Page extract:
Mackenzie Cooley

Mackenzie Cooley

Deborah Loeb Brice Fellow
Treasury of Knowledge: Medicine in Renaissance Empire
2021-2022
Cooley, MacKenzie

Biography

Mackenzie Cooley is an intellectual historian who studies the uses, abuses, and understandings of the natural world in early modern science and medicine. She received her doctorate from Stanford University where she completed the dissertation “Animal Empires: The Perfection of Nature Between Europe and the Americas, 1492-1630,” which was awarded the 2019 Cappadocia Prize. She returned to her alma mater Cornell University as a Presidential Postdoctoral Fellow in 2018. Her first book, with the University of Chicago Press, tells the history of Renaissance animal and human breeding projects that were imagined, articulated, and partially enacted. She is Assistant Professor at Hamilton College.

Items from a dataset

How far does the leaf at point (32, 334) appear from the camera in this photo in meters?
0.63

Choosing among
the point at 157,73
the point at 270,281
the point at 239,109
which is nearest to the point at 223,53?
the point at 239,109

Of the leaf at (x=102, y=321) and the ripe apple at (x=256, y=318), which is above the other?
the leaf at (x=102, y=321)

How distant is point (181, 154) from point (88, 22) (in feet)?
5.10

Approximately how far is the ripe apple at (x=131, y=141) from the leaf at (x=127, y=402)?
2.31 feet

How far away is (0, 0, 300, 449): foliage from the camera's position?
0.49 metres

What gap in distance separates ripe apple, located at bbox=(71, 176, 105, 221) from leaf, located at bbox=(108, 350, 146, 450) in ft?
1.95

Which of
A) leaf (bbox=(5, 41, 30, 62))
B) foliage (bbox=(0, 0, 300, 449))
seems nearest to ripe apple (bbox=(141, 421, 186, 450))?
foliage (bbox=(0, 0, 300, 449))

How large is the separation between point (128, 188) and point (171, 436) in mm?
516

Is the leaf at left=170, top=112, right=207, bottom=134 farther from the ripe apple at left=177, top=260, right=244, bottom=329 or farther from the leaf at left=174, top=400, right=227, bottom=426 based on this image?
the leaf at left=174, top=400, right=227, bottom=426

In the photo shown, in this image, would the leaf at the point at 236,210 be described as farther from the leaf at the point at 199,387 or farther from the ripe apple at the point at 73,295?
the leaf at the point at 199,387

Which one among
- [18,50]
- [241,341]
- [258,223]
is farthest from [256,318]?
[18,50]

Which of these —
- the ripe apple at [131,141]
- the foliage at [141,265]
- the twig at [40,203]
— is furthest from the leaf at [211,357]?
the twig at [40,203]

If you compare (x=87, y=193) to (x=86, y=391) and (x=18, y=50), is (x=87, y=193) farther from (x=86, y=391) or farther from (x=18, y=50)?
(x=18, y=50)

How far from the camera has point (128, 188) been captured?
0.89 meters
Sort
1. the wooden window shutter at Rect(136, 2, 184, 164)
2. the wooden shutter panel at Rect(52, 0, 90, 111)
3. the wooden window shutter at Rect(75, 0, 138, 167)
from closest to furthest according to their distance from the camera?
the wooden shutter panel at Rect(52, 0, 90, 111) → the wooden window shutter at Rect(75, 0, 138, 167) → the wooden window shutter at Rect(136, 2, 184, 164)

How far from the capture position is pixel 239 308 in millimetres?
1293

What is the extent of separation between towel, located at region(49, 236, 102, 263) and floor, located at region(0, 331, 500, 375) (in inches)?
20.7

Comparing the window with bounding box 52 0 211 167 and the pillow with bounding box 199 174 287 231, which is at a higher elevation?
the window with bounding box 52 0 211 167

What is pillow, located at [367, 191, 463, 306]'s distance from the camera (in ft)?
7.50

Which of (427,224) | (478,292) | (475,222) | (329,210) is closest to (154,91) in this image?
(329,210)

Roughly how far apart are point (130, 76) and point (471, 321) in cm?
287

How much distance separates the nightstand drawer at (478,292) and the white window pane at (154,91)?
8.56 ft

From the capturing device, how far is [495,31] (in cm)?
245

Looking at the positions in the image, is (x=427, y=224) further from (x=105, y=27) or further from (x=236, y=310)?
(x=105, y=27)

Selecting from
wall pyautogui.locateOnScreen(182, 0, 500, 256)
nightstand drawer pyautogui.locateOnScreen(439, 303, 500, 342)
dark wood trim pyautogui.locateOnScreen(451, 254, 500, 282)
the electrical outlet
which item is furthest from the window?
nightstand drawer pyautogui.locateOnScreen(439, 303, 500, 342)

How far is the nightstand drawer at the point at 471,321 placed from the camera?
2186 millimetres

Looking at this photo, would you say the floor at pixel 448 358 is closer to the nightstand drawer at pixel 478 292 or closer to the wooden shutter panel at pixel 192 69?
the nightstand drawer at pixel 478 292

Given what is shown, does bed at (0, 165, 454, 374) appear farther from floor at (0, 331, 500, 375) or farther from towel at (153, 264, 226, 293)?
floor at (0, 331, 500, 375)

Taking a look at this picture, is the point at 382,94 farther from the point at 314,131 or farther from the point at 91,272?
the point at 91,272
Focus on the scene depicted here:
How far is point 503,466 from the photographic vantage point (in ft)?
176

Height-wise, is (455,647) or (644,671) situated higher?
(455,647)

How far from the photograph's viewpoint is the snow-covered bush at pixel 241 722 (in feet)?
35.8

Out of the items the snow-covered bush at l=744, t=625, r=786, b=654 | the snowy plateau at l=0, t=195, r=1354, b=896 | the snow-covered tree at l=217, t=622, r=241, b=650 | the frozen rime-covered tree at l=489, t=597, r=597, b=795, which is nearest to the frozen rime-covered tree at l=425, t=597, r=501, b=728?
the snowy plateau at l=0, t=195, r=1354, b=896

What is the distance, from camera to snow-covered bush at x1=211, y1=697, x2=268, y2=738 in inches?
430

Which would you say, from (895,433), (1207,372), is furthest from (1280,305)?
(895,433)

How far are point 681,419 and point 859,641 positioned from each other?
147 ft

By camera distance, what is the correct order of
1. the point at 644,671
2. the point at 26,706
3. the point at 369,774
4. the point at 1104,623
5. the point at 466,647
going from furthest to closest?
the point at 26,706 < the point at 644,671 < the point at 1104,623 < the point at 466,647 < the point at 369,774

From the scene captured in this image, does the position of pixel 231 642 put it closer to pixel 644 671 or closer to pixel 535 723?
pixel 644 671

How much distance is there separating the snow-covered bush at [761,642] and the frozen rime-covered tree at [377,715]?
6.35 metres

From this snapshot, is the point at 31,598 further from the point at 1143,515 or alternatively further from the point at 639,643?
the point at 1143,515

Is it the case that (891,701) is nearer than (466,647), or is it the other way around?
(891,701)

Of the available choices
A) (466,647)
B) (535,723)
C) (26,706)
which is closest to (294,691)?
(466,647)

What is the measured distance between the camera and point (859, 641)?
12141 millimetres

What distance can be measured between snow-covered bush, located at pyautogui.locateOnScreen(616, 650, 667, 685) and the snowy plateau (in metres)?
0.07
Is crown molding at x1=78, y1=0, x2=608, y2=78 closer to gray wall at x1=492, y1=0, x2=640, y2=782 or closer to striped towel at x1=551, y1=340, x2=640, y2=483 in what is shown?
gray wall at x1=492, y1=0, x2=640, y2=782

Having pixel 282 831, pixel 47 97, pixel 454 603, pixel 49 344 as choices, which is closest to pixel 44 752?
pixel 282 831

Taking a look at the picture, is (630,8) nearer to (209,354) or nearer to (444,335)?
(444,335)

What you need to do:
1: List every institution named in the biography of Mackenzie Cooley.
2: Answer these questions from the Mackenzie Cooley page:
(a) Which prize did her dissertation win, and in what year?
(b) In what year did she return to Cornell University as a Presidential Postdoctoral Fellow?
(c) What years are listed for her Deborah Loeb Brice Fellowship?
3: Write a continuation of the Mackenzie Cooley biography, picking up after its final sentence.

Results by task:
1:
Stanford University
Cornell University
University of Chicago Press
Hamilton College

2:
(a) The 2019 Cappadocia Prize
(b) 2018
(c) 2021-2022

3:
Project Summary

Treasury of Knowledge: Medicine in Renaissance Empire weaves together the histories of European physicians and local medical experts, the medical commodities they used, and ideas of health to reveal a polycentric Iberian empire that rested on the interconnected medical expertise of its subjects. This revisionist account argues that the Iberian empire was motivated not solely by conquistadors’ obsession with gold, glory, and God, but also by a desperate search for good health. New territories brought new local expertise and medicines, which would in turn foster a healthy population who might acquire yet more lands in a cycle of conquest and cures. Given the high stakes, it was no wonder that imperial administrators, wealthy families, and local lords dispatched some of their best medical contacts onto vessels that set sail for the East and West Indies. Though marred by violence and unequal power relations, an informal network of medical practitioners – including Spanish, Portuguese, and Italians connected through a Medical Republic of Letters – worked in this new imperial framework to develop the first global pharmacopeia to confront the catastrophic health consequences of early globalization. In light of the symbiotic relationship between Italian intellectual culture and medical and nature studies in the Iberian World, this study depends on archival research in numerous Italian collections.